• **Recorded information**:
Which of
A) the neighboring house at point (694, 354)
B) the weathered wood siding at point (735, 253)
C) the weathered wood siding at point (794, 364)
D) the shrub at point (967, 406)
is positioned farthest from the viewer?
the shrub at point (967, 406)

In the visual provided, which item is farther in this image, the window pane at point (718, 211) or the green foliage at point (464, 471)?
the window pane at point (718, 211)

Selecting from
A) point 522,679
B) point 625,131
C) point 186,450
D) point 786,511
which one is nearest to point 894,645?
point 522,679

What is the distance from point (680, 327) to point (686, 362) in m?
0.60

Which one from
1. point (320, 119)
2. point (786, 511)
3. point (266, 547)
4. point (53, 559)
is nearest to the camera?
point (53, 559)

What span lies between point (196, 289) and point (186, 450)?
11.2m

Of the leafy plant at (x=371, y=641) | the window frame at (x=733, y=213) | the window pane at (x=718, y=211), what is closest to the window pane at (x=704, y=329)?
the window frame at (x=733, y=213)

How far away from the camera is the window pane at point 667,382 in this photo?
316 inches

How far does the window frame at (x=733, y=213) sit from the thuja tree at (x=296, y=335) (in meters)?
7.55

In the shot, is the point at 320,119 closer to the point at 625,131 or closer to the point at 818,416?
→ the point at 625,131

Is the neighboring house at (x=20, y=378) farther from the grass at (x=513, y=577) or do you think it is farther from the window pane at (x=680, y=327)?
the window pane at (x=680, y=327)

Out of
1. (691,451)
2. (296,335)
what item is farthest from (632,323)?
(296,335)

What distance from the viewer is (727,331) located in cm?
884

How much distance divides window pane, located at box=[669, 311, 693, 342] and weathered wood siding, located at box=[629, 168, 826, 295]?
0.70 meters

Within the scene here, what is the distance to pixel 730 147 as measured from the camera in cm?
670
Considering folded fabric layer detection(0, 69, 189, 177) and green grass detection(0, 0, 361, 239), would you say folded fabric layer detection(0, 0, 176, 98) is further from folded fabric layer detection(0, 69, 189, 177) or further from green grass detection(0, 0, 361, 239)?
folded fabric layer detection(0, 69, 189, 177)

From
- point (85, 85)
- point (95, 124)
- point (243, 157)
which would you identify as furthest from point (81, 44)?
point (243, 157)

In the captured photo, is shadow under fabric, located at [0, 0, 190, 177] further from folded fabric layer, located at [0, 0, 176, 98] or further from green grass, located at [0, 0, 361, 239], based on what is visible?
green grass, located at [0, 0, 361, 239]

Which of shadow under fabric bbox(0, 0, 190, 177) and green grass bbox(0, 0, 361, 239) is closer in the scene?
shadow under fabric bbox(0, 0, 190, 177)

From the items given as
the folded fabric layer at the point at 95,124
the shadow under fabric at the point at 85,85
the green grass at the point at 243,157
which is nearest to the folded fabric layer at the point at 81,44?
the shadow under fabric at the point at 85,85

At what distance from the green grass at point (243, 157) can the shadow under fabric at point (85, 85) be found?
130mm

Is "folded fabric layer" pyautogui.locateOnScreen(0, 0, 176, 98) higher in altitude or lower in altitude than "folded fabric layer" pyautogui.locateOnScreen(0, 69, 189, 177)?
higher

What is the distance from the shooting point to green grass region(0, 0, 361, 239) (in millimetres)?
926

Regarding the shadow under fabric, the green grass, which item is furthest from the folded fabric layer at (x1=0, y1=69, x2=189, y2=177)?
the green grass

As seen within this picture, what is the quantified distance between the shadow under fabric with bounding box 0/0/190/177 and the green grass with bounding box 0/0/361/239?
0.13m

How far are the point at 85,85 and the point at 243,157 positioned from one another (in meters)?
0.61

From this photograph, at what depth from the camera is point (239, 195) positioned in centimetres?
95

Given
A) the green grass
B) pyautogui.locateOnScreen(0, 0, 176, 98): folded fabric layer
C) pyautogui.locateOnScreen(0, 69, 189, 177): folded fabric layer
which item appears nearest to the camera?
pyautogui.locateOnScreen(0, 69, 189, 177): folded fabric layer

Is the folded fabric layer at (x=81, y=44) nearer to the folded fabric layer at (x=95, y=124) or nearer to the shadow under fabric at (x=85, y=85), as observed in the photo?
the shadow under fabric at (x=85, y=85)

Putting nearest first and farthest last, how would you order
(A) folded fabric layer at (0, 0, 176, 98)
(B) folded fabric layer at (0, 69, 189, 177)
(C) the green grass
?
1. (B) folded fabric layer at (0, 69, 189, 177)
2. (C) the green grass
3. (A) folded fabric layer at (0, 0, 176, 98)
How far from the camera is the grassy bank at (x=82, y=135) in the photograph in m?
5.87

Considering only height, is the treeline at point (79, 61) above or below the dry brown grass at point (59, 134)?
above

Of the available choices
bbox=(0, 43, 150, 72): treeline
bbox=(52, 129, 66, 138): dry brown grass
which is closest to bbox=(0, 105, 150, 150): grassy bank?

• **Instructions to follow**: Please copy the lines above exactly, from the line containing "Of the available choices" through the last line.

• **Task result**:
Of the available choices
bbox=(0, 43, 150, 72): treeline
bbox=(52, 129, 66, 138): dry brown grass
which is closest to bbox=(0, 105, 150, 150): grassy bank?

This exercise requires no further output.